**REQUIRED WORK:** In your reply, print every line of the listing exactly and omit all images.

**DATA FOR THIS EXERCISE:**

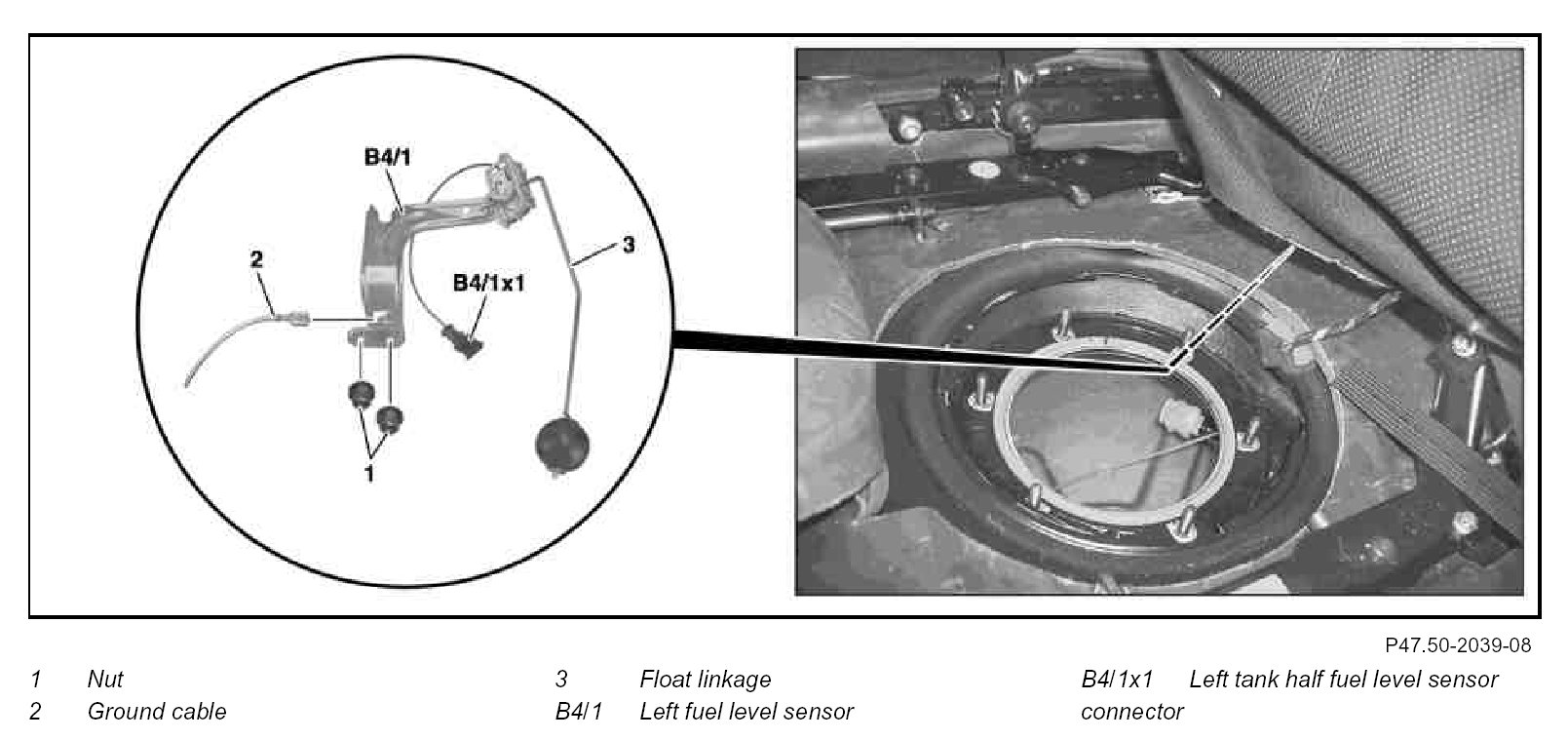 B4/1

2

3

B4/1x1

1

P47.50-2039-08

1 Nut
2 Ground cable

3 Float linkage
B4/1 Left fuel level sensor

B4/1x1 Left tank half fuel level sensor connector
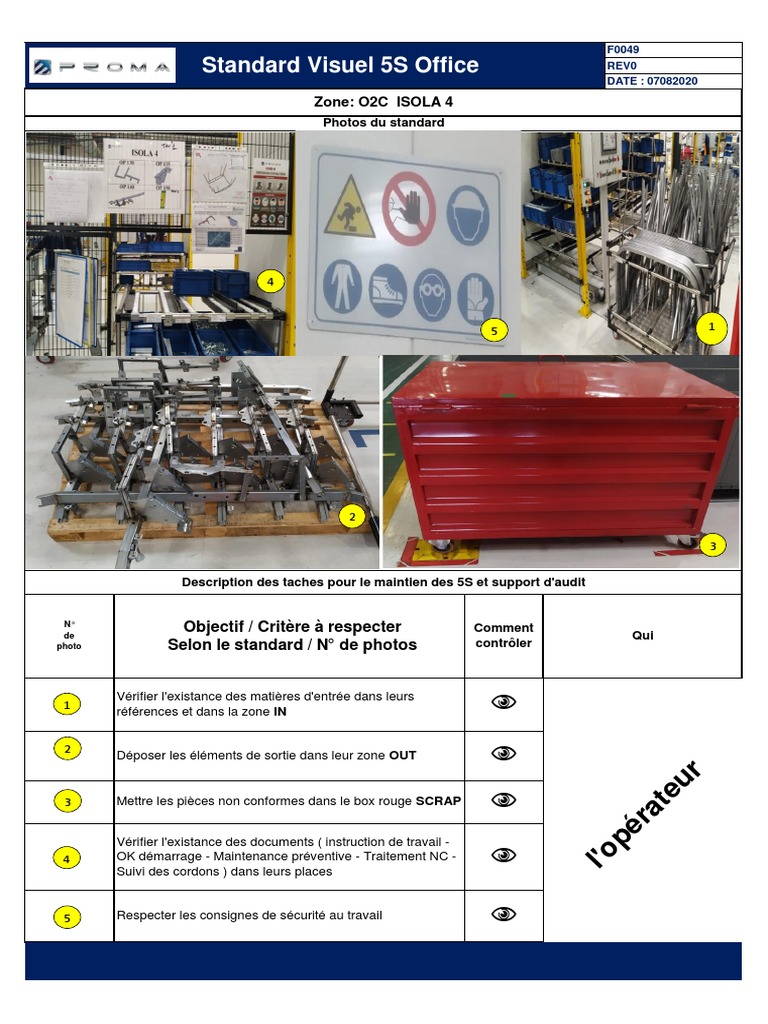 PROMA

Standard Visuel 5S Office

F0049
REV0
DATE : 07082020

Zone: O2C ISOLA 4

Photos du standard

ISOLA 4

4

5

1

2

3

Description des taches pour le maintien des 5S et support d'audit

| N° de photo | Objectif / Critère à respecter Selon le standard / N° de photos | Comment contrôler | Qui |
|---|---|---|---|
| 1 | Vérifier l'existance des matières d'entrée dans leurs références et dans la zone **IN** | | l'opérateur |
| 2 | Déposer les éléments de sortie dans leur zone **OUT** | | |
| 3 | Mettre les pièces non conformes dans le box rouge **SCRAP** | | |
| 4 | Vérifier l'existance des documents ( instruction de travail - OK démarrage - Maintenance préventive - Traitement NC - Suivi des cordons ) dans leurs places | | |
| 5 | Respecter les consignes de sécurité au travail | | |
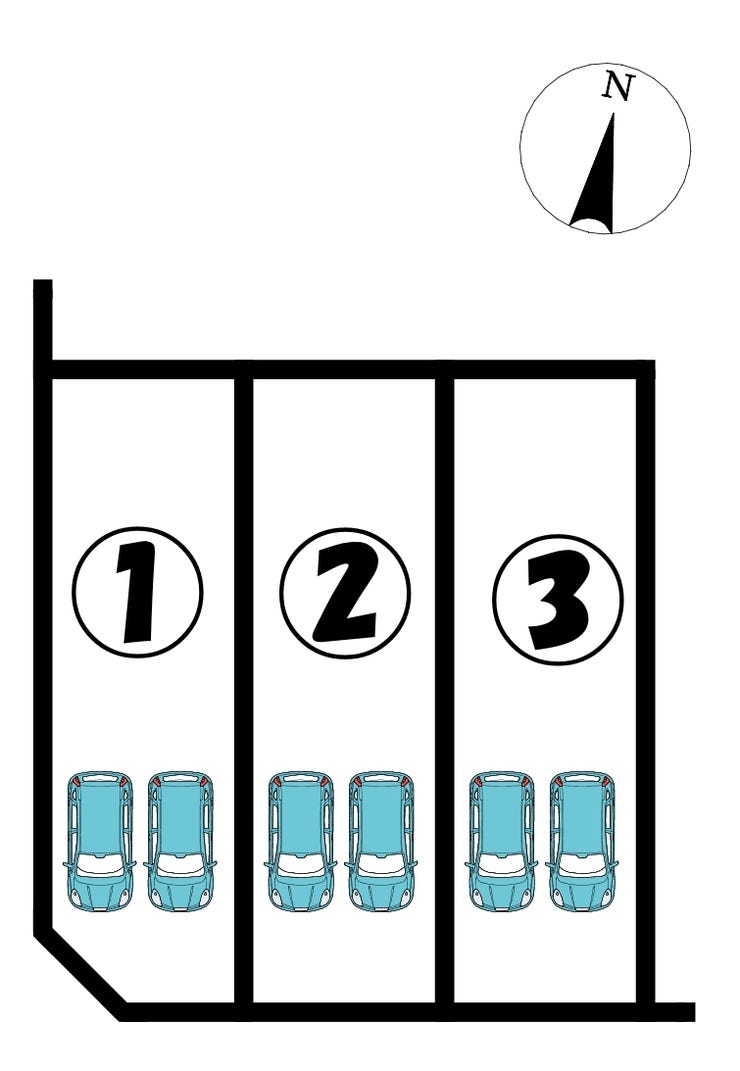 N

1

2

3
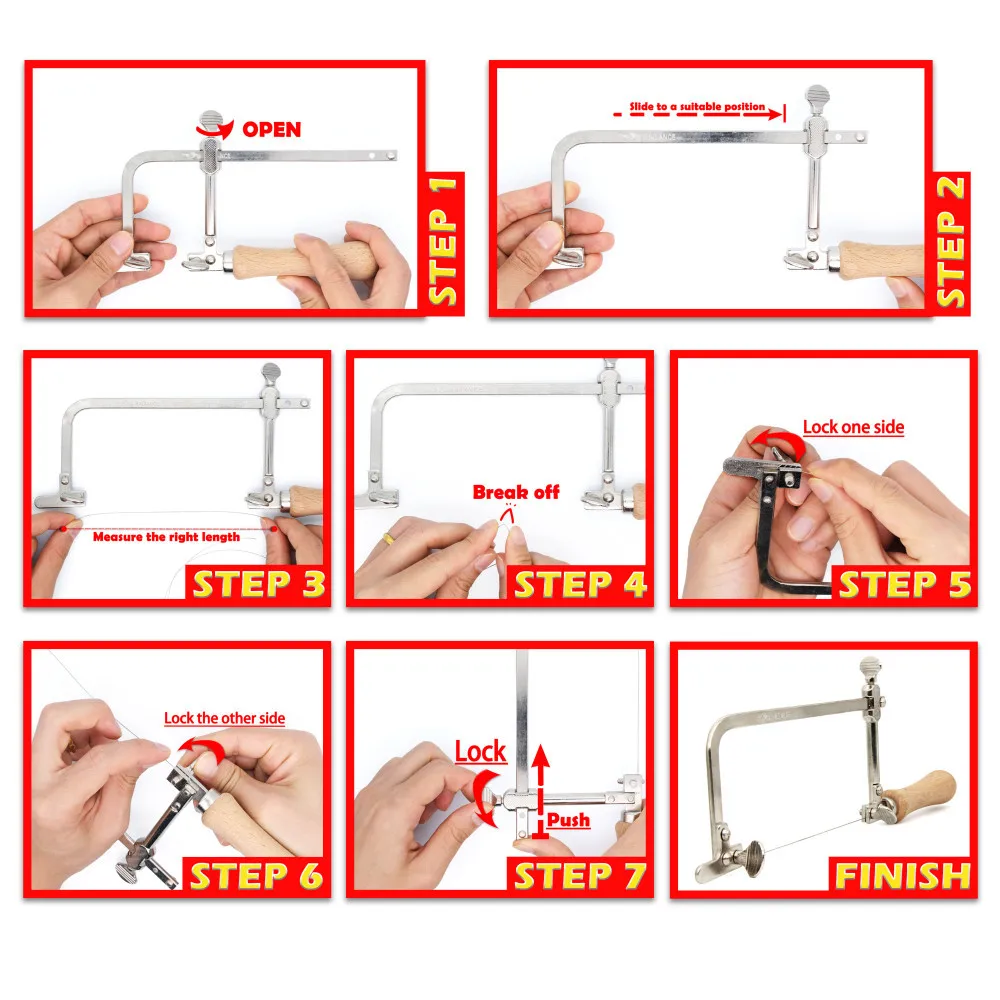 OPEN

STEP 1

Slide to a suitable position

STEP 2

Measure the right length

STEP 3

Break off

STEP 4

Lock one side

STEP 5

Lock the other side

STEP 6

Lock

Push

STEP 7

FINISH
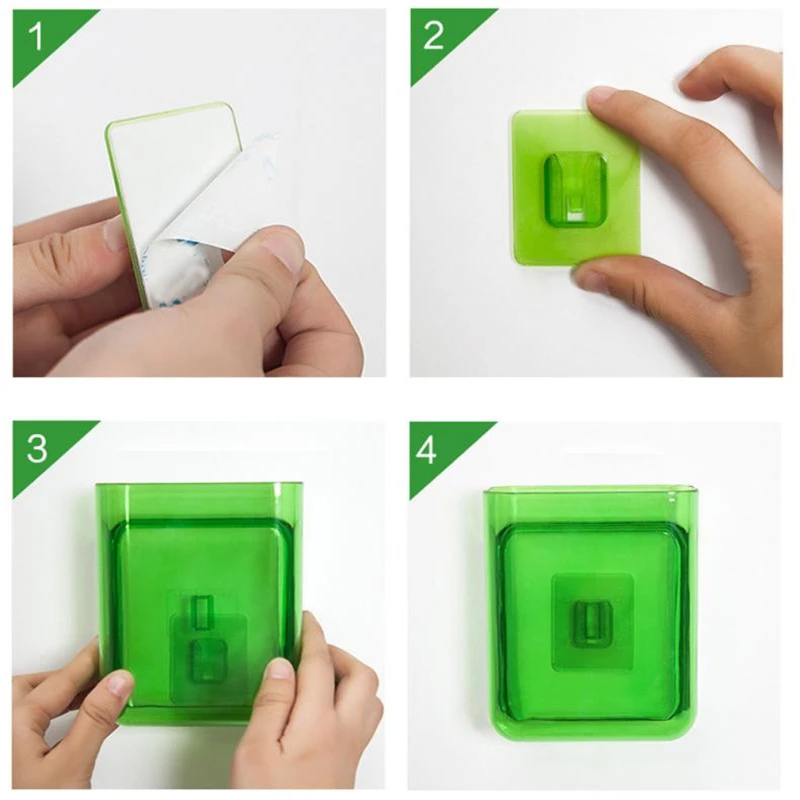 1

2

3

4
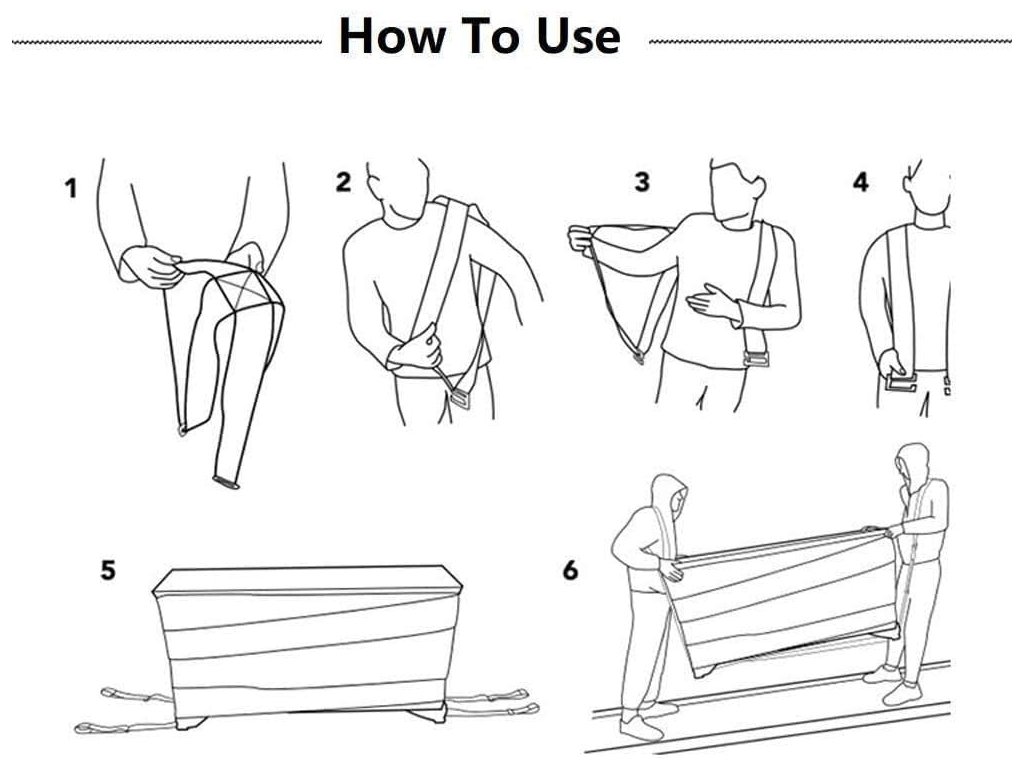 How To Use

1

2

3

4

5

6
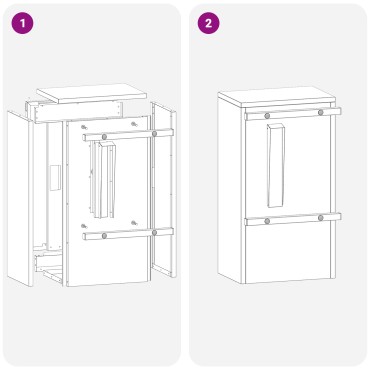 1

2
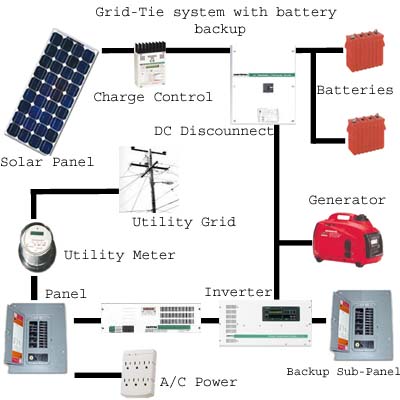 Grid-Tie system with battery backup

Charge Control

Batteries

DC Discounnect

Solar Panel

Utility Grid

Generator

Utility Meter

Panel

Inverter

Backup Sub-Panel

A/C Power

**COMPLETED EXERCISE:**
 B4/1

2

3

B4/1x1

1

P47.50-2039-08

1 Nut
2 Ground cable

3 Float linkage
B4/1 Left fuel level sensor

B4/1x1 Left tank half fuel level sensor connector
 PROMA

Standard Visuel 5S Office

F0049
REV0
DATE : 07082020

Zone: O2C ISOLA 4

Photos du standard

ISOLA 4

4

5

1

2

3

Description des taches pour le maintien des 5S et support d'audit

| N° de photo | Objectif / Critère à respecter Selon le standard / N° de photos | Comment contrôler | Qui |
|---|---|---|---|
| 1 | Vérifier l'existance des matières d'entrée dans leurs références et dans la zone **IN** | | l'opérateur |
| 2 | Déposer les éléments de sortie dans leur zone **OUT** | | |
| 3 | Mettre les pièces non conformes dans le box rouge **SCRAP** | | |
| 4 | Vérifier l'existance des documents ( instruction de travail - OK démarrage - Maintenance préventive - Traitement NC - Suivi des cordons ) dans leurs places | | |
| 5 | Respecter les consignes de sécurité au travail | | |
 N

1

2

3
 OPEN

STEP 1

Slide to a suitable position

STEP 2

Measure the right length

STEP 3

Break off

STEP 4

Lock one side

STEP 5

Lock the other side

STEP 6

Lock

Push

STEP 7

FINISH
 1

2

3

4
 How To Use

1

2

3

4

5

6
 1

2
 Grid-Tie system with battery backup

Charge Control

Batteries

DC Discounnect

Solar Panel

Utility Grid

Generator

Utility Meter

Panel

Inverter

Backup Sub-Panel

A/C Power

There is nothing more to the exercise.